Scalable ML Model Validation
In this project, I build a automated pipeline to help data scientists and engineers stress-test mission-critical machine learning models over hundreds of million of images/samples/scenarios. Specififically, I use a Tensorflow based traffic light detector as an example.
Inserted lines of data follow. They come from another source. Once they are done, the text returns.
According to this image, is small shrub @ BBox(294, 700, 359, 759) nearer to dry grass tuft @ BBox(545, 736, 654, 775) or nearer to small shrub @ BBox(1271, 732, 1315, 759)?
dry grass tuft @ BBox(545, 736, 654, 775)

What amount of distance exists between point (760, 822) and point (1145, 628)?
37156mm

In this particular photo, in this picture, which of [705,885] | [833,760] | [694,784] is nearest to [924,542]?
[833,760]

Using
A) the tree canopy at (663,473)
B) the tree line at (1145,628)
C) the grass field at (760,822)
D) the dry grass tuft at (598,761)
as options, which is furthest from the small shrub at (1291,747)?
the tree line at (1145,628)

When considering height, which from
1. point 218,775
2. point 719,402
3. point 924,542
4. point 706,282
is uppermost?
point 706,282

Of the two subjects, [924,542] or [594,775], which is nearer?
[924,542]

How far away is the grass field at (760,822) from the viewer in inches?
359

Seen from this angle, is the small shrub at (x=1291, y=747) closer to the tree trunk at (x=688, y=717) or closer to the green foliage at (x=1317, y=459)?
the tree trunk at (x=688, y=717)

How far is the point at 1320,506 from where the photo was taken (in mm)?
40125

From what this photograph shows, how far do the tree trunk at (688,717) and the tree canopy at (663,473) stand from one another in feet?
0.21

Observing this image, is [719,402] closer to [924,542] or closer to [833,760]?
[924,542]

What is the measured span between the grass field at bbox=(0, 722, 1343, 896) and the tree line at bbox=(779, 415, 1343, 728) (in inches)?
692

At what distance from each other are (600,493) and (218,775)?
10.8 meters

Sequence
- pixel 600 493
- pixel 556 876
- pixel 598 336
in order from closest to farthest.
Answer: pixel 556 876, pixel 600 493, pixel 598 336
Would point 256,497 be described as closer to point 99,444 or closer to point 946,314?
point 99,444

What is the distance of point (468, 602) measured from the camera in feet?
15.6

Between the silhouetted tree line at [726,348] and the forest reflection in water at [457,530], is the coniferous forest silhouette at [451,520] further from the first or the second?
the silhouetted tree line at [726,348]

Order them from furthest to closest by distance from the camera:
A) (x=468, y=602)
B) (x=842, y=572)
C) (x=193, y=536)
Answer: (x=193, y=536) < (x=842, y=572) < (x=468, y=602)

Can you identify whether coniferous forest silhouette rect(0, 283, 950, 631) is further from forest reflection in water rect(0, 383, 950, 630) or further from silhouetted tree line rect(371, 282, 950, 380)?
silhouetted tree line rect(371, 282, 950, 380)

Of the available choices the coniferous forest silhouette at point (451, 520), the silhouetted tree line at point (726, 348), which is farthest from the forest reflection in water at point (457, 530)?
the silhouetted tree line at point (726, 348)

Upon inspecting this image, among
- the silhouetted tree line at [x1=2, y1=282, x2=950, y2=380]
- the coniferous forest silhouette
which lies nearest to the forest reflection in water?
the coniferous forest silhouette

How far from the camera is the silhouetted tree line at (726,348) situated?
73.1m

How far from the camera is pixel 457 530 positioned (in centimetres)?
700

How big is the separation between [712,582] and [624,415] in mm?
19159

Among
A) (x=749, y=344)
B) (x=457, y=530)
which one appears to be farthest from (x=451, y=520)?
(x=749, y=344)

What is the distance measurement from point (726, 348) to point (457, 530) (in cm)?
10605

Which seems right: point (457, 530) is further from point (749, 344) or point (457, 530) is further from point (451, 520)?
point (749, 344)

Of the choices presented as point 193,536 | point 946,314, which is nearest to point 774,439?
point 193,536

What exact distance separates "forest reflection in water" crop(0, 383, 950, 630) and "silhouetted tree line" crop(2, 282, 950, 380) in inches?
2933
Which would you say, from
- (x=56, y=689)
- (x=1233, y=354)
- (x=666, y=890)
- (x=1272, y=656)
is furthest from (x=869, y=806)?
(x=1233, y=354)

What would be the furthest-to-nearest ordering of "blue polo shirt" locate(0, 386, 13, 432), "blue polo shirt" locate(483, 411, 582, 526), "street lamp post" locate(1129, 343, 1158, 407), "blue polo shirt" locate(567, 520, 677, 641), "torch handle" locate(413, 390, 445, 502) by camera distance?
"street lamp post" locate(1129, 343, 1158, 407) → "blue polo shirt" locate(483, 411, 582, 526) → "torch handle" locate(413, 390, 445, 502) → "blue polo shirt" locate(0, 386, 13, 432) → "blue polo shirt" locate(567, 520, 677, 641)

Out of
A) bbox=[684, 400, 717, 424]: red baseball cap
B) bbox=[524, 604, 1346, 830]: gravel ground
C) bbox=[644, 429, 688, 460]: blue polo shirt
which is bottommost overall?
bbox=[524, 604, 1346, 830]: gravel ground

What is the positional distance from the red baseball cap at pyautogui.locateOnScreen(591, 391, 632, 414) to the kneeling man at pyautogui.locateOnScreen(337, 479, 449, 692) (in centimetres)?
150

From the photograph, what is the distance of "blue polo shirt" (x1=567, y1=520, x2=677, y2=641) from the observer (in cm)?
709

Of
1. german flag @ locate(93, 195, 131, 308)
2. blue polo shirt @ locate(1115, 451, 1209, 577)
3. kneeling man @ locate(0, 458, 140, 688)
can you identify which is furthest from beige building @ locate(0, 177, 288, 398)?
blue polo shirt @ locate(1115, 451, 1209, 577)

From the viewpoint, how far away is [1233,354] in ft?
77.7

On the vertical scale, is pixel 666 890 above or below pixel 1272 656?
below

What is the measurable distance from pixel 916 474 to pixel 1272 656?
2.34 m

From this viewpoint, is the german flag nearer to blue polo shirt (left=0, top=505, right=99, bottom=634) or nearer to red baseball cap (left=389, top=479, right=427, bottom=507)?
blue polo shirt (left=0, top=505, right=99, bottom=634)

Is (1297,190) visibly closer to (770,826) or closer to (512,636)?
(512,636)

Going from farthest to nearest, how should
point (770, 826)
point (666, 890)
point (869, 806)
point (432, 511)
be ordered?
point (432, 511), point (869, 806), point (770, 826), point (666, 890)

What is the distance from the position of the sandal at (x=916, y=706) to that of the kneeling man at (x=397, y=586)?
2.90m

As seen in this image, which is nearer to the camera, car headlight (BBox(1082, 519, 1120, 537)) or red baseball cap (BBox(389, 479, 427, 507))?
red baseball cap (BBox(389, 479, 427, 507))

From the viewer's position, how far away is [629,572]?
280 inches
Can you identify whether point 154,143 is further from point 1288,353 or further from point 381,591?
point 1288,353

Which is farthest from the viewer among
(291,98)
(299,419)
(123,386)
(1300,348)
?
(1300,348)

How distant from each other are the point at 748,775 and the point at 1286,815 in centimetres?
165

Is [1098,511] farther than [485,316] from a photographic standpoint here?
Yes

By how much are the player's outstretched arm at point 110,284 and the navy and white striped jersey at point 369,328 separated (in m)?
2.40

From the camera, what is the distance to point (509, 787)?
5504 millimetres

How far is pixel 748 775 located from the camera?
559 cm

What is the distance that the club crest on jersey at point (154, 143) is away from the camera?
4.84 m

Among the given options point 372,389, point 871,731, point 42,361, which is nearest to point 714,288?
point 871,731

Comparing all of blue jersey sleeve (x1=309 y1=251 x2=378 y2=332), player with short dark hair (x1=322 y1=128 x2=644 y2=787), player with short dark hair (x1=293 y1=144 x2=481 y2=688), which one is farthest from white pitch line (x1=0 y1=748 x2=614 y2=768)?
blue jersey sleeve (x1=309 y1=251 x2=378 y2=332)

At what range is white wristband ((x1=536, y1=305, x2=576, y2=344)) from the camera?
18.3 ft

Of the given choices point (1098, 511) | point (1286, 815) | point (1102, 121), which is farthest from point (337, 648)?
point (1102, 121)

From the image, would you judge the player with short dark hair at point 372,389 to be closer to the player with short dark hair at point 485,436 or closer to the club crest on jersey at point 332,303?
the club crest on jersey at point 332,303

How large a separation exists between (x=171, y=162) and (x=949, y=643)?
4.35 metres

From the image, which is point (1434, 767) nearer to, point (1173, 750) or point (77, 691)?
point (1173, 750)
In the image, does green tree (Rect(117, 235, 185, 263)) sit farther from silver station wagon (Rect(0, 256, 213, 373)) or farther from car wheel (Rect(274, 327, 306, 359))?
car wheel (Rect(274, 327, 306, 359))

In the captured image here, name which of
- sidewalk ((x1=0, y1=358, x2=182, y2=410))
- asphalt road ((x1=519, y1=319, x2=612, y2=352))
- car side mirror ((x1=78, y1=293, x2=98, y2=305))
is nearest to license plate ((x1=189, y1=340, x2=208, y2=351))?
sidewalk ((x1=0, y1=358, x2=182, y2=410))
The pipeline consists of the following three stages in tandem:
-
Data storage: I use Amazon Web Service (AWS) S3 services
-
Distributed computing/model validation: I use a Apache Spark cluster that consits of one master and three workers.
-
Database: I use PostgreSQL to build a relational database
Dependencies
- Java 8 + OpenJDK
- Zookeeper 3.4.9
- Kafka 0.10.1.1
- Hadoop 2.7.4
- Spark 2.1.1
- pyspark 2.1.1+hadoop2.7
- OpenCV 3.1.0
- TensorFlow 1.2.0 and 1.8.0
- boto 2.48.0
- PostgreSQL 9.5.13
- psycopg2 2.7.5
Installation
git clone https://github.com/kcg2015/Insight_DE_Project.git
Running the scripts
Create a database
sudo -u postgres psql
sudo -u postgres createdb -O data_engineer test_result_db
Spark batch processing
bin/spark-submit --master spark://ip-10-0-0-9:7077 \
--conf "spark.executor.memory=5g" \
--py-files /home/ubuntu/Insight_DE_project/tl_detector.py,/home/ubuntu/Insight_DE_project/s3_util.py,/home/ubuntu/Insight_DE_project/db_util.py \
/home/ubuntu/Insight_DE_projcet/main.py